(Material provided Opens)

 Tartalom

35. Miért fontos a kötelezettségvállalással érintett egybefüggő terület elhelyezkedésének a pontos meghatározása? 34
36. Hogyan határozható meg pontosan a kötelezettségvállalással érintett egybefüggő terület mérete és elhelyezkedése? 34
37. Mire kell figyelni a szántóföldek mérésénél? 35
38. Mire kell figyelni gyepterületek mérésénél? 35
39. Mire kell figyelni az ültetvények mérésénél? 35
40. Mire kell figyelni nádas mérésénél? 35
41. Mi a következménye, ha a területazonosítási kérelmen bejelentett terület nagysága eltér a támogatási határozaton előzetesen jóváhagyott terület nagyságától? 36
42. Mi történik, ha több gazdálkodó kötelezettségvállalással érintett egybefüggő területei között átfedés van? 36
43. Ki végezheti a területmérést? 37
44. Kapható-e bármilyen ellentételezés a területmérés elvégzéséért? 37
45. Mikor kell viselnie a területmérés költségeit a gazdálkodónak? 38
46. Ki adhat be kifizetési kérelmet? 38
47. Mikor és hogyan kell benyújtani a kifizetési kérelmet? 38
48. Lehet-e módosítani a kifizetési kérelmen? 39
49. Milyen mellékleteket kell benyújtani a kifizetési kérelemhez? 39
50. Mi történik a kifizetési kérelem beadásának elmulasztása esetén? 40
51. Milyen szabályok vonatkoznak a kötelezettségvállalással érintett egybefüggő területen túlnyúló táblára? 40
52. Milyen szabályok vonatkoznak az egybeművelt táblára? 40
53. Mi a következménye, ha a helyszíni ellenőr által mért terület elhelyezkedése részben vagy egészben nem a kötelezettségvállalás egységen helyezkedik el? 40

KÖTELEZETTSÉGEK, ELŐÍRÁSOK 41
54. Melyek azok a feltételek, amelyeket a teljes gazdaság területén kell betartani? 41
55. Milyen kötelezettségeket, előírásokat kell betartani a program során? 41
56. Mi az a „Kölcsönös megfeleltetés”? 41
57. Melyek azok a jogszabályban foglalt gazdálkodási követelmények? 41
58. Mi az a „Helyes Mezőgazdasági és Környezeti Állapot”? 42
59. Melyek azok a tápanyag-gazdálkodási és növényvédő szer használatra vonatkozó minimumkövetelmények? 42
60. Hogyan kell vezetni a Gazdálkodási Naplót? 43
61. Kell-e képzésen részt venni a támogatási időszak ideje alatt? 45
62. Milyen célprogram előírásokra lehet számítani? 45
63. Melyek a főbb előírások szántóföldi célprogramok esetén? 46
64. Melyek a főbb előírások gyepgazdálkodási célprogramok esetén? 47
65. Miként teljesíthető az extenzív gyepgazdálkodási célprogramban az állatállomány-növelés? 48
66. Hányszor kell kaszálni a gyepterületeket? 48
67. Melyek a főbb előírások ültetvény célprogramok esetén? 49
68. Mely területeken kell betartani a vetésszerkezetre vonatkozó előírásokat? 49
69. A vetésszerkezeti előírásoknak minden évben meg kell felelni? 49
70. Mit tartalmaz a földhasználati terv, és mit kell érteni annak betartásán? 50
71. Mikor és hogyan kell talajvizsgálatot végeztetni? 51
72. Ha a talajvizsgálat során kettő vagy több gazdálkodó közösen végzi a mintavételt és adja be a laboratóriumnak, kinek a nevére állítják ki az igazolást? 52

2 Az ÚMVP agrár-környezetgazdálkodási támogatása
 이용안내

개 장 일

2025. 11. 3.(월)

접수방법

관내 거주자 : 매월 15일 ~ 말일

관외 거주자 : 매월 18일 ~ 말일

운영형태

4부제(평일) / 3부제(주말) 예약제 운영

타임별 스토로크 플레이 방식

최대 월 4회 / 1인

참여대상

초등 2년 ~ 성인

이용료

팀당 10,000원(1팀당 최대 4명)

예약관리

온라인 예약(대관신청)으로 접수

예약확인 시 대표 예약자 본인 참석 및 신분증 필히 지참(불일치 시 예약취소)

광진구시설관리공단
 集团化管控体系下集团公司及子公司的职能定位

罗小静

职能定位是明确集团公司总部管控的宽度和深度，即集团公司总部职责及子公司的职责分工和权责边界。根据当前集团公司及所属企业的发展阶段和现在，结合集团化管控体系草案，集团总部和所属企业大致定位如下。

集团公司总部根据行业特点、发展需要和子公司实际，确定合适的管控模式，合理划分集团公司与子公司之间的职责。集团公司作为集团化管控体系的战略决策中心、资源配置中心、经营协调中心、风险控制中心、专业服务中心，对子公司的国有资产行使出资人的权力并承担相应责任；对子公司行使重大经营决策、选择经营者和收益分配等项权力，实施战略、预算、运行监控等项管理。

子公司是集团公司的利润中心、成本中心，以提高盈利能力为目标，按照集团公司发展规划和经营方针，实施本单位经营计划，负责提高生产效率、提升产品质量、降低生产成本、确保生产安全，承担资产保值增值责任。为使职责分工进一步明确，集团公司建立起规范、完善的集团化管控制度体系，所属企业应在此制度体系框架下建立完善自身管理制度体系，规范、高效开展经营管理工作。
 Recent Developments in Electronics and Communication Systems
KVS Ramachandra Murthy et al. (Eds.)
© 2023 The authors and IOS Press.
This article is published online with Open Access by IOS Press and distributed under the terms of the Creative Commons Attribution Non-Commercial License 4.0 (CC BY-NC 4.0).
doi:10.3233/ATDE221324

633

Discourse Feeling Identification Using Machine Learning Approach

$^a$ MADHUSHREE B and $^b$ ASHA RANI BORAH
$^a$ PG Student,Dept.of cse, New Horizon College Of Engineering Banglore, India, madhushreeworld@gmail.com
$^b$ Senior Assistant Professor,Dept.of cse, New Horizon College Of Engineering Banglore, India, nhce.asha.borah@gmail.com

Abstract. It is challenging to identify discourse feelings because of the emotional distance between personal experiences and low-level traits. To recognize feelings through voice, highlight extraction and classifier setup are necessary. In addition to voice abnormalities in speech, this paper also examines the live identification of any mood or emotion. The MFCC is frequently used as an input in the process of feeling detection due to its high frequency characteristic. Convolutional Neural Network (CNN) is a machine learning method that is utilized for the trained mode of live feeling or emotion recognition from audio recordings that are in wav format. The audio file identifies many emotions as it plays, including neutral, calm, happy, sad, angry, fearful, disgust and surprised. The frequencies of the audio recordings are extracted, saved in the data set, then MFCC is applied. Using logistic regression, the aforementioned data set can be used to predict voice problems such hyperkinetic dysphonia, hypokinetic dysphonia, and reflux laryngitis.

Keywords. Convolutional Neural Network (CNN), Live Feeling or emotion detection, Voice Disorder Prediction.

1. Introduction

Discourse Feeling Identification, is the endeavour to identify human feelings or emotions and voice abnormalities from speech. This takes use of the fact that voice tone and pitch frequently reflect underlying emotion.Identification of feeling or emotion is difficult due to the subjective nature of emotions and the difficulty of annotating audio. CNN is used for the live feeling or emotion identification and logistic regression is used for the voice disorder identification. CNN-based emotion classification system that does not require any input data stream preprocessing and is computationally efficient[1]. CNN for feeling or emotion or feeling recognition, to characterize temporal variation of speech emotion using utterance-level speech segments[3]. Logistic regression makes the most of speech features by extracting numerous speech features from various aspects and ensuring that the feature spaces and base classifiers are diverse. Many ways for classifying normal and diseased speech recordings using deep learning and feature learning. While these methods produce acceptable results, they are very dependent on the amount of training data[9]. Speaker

(Material provided Closes)

* _Task item_: Each entry must be output exactly as it was written.

* _Result for this task_:
 Tartalom

35. Miért fontos a kötelezettségvállalással érintett egybefüggő terület elhelyezkedésének a pontos meghatározása? 34
36. Hogyan határozható meg pontosan a kötelezettségvállalással érintett egybefüggő terület mérete és elhelyezkedése? 34
37. Mire kell figyelni a szántóföldek mérésénél? 35
38. Mire kell figyelni gyepterületek mérésénél? 35
39. Mire kell figyelni az ültetvények mérésénél? 35
40. Mire kell figyelni nádas mérésénél? 35
41. Mi a következménye, ha a területazonosítási kérelmen bejelentett terület nagysága eltér a támogatási határozaton előzetesen jóváhagyott terület nagyságától? 36
42. Mi történik, ha több gazdálkodó kötelezettségvállalással érintett egybefüggő területei között átfedés van? 36
43. Ki végezheti a területmérést? 37
44. Kapható-e bármilyen ellentételezés a területmérés elvégzéséért? 37
45. Mikor kell viselnie a területmérés költségeit a gazdálkodónak? 38
46. Ki adhat be kifizetési kérelmet? 38
47. Mikor és hogyan kell benyújtani a kifizetési kérelmet? 38
48. Lehet-e módosítani a kifizetési kérelmen? 39
49. Milyen mellékleteket kell benyújtani a kifizetési kérelemhez? 39
50. Mi történik a kifizetési kérelem beadásának elmulasztása esetén? 40
51. Milyen szabályok vonatkoznak a kötelezettségvállalással érintett egybefüggő területen túlnyúló táblára? 40
52. Milyen szabályok vonatkoznak az egybeművelt táblára? 40
53. Mi a következménye, ha a helyszíni ellenőr által mért terület elhelyezkedése részben vagy egészben nem a kötelezettségvállalás egységen helyezkedik el? 40

KÖTELEZETTSÉGEK, ELŐÍRÁSOK 41
54. Melyek azok a feltételek, amelyeket a teljes gazdaság területén kell betartani? 41
55. Milyen kötelezettségeket, előírásokat kell betartani a program során? 41
56. Mi az a „Kölcsönös megfeleltetés”? 41
57. Melyek azok a jogszabályban foglalt gazdálkodási követelmények? 41
58. Mi az a „Helyes Mezőgazdasági és Környezeti Állapot”? 42
59. Melyek azok a tápanyag-gazdálkodási és növényvédő szer használatra vonatkozó minimumkövetelmények? 42
60. Hogyan kell vezetni a Gazdálkodási Naplót? 43
61. Kell-e képzésen részt venni a támogatási időszak ideje alatt? 45
62. Milyen célprogram előírásokra lehet számítani? 45
63. Melyek a főbb előírások szántóföldi célprogramok esetén? 46
64. Melyek a főbb előírások gyepgazdálkodási célprogramok esetén? 47
65. Miként teljesíthető az extenzív gyepgazdálkodási célprogramban az állatállomány-növelés? 48
66. Hányszor kell kaszálni a gyepterületeket? 48
67. Melyek a főbb előírások ültetvény célprogramok esetén? 49
68. Mely területeken kell betartani a vetésszerkezetre vonatkozó előírásokat? 49
69. A vetésszerkezeti előírásoknak minden évben meg kell felelni? 49
70. Mit tartalmaz a földhasználati terv, és mit kell érteni annak betartásán? 50
71. Mikor és hogyan kell talajvizsgálatot végeztetni? 51
72. Ha a talajvizsgálat során kettő vagy több gazdálkodó közösen végzi a mintavételt és adja be a laboratóriumnak, kinek a nevére állítják ki az igazolást? 52

2 Az ÚMVP agrár-környezetgazdálkodási támogatása
 이용안내

개 장 일

2025. 11. 3.(월)

접수방법

관내 거주자 : 매월 15일 ~ 말일

관외 거주자 : 매월 18일 ~ 말일

운영형태

4부제(평일) / 3부제(주말) 예약제 운영

타임별 스토로크 플레이 방식

최대 월 4회 / 1인

참여대상

초등 2년 ~ 성인

이용료

팀당 10,000원(1팀당 최대 4명)

예약관리

온라인 예약(대관신청)으로 접수

예약확인 시 대표 예약자 본인 참석 및 신분증 필히 지참(불일치 시 예약취소)

광진구시설관리공단
 集团化管控体系下集团公司及子公司的职能定位

罗小静

职能定位是明确集团公司总部管控的宽度和深度，即集团公司总部职责及子公司的职责分工和权责边界。根据当前集团公司及所属企业的发展阶段和现在，结合集团化管控体系草案，集团总部和所属企业大致定位如下。

集团公司总部根据行业特点、发展需要和子公司实际，确定合适的管控模式，合理划分集团公司与子公司之间的职责。集团公司作为集团化管控体系的战略决策中心、资源配置中心、经营协调中心、风险控制中心、专业服务中心，对子公司的国有资产行使出资人的权力并承担相应责任；对子公司行使重大经营决策、选择经营者和收益分配等项权力，实施战略、预算、运行监控等项管理。

子公司是集团公司的利润中心、成本中心，以提高盈利能力为目标，按照集团公司发展规划和经营方针，实施本单位经营计划，负责提高生产效率、提升产品质量、降低生产成本、确保生产安全，承担资产保值增值责任。为使职责分工进一步明确，集团公司建立起规范、完善的集团化管控制度体系，所属企业应在此制度体系框架下建立完善自身管理制度体系，规范、高效开展经营管理工作。
 Recent Developments in Electronics and Communication Systems
KVS Ramachandra Murthy et al. (Eds.)
© 2023 The authors and IOS Press.
This article is published online with Open Access by IOS Press and distributed under the terms of the Creative Commons Attribution Non-Commercial License 4.0 (CC BY-NC 4.0).
doi:10.3233/ATDE221324

633

Discourse Feeling Identification Using Machine Learning Approach

$^a$ MADHUSHREE B and $^b$ ASHA RANI BORAH
$^a$ PG Student,Dept.of cse, New Horizon College Of Engineering Banglore, India, madhushreeworld@gmail.com
$^b$ Senior Assistant Professor,Dept.of cse, New Horizon College Of Engineering Banglore, India, nhce.asha.borah@gmail.com

Abstract. It is challenging to identify discourse feelings because of the emotional distance between personal experiences and low-level traits. To recognize feelings through voice, highlight extraction and classifier setup are necessary. In addition to voice abnormalities in speech, this paper also examines the live identification of any mood or emotion. The MFCC is frequently used as an input in the process of feeling detection due to its high frequency characteristic. Convolutional Neural Network (CNN) is a machine learning method that is utilized for the trained mode of live feeling or emotion recognition from audio recordings that are in wav format. The audio file identifies many emotions as it plays, including neutral, calm, happy, sad, angry, fearful, disgust and surprised. The frequencies of the audio recordings are extracted, saved in the data set, then MFCC is applied. Using logistic regression, the aforementioned data set can be used to predict voice problems such hyperkinetic dysphonia, hypokinetic dysphonia, and reflux laryngitis.

Keywords. Convolutional Neural Network (CNN), Live Feeling or emotion detection, Voice Disorder Prediction.

1. Introduction

Discourse Feeling Identification, is the endeavour to identify human feelings or emotions and voice abnormalities from speech. This takes use of the fact that voice tone and pitch frequently reflect underlying emotion.Identification of feeling or emotion is difficult due to the subjective nature of emotions and the difficulty of annotating audio. CNN is used for the live feeling or emotion identification and logistic regression is used for the voice disorder identification. CNN-based emotion classification system that does not require any input data stream preprocessing and is computationally efficient[1]. CNN for feeling or emotion or feeling recognition, to characterize temporal variation of speech emotion using utterance-level speech segments[3]. Logistic regression makes the most of speech features by extracting numerous speech features from various aspects and ensuring that the feature spaces and base classifiers are diverse. Many ways for classifying normal and diseased speech recordings using deep learning and feature learning. While these methods produce acceptable results, they are very dependent on the amount of training data[9]. Speaker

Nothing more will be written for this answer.